Exercise goal: Output the exact lines that start at the one containing "Giraffe dies after" and continue to the last line of the entries below; do not output pictures.

Captioned web images

= = = = =

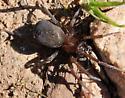What species is this spider? - Metaltella simoni
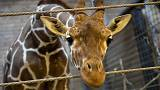 Giraffe dies after 'hitting its head on motorway bridge'
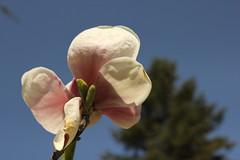 Magnolia (Been Around) Tags: tree vacances travellers blossoms bulgaria magnolia blte baum velikotarnovo magnolie magnolien bulgarien thisphotorocks visipix blossomsmagnolia welikotarnowo velikotarnowo velikoturnowo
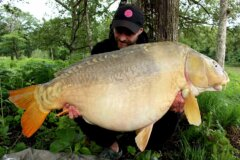 Camalo carp fishing big carp8 01 39 2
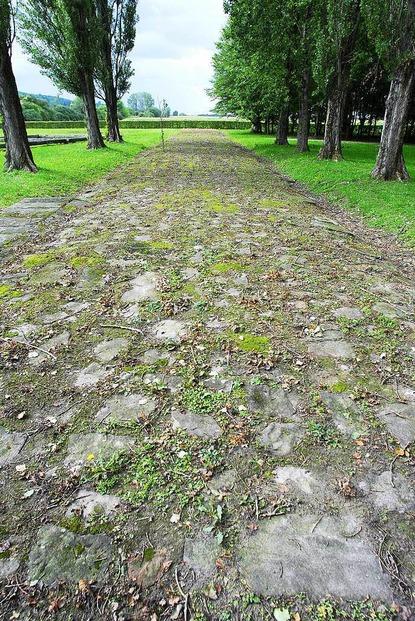 Römersiedlung und Dianatempel - Friesenheim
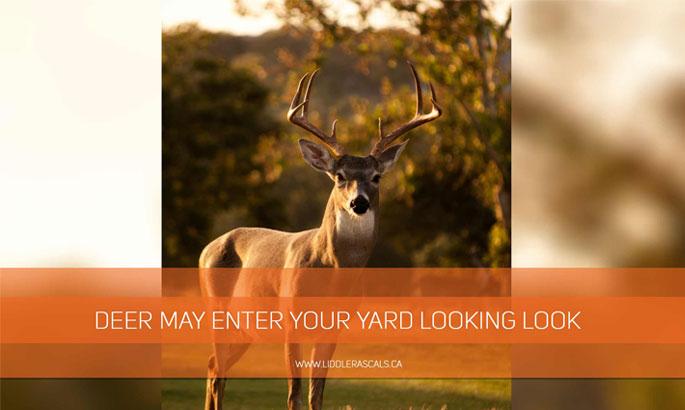 deer-may-enter-your-yard-looking-look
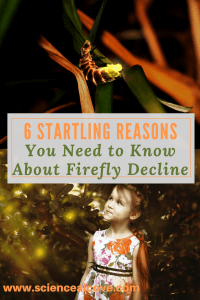 6 Startling Reasons You Need to Know about Firefly Decline-http://sciencealcove.com/2016/06/6-startling-reasons-know-firefly-decline/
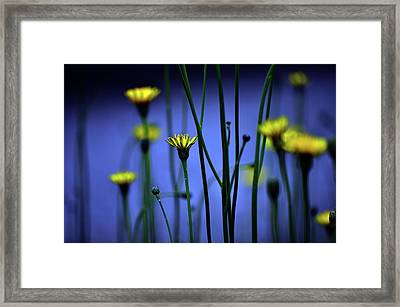 Avatar Flowers Framed Print by Mauro Cociglio - Turin - Italy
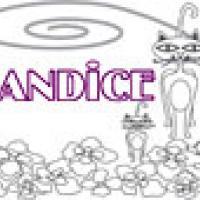 Activités sur le prénom Candice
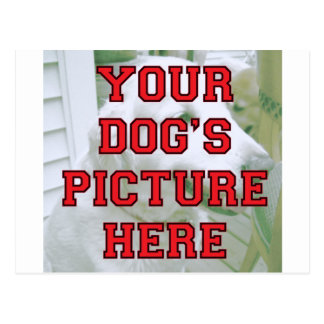 Customized Your Dog's Photo Postcards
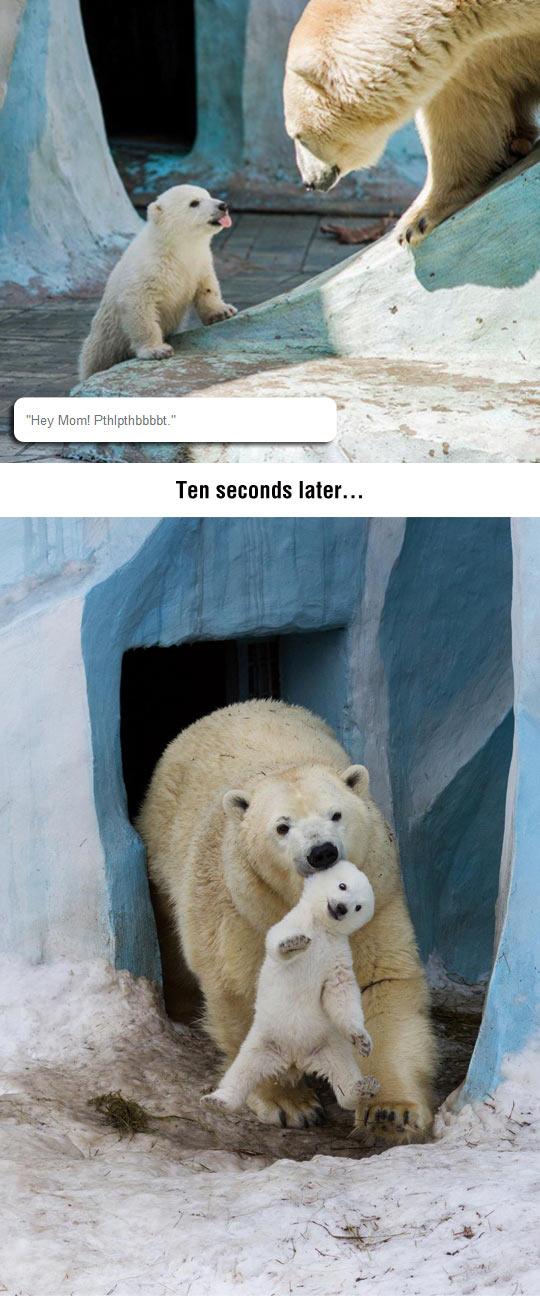 Disrespectful Polar Bear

= = = = =

Solution for this problem:
 Giraffe dies after 'hitting its head on motorway bridge'
 Magnolia (Been Around) Tags: tree vacances travellers blossoms bulgaria magnolia blte baum velikotarnovo magnolie magnolien bulgarien thisphotorocks visipix blossomsmagnolia welikotarnowo velikotarnowo velikoturnowo
 Camalo carp fishing big carp8 01 39 2
 Römersiedlung und Dianatempel - Friesenheim
 deer-may-enter-your-yard-looking-look
 6 Startling Reasons You Need to Know about Firefly Decline-http://sciencealcove.com/2016/06/6-startling-reasons-know-firefly-decline/
 Avatar Flowers Framed Print by Mauro Cociglio - Turin - Italy
 Activités sur le prénom Candice
 Customized Your Dog's Photo Postcards
 Disrespectful Polar Bear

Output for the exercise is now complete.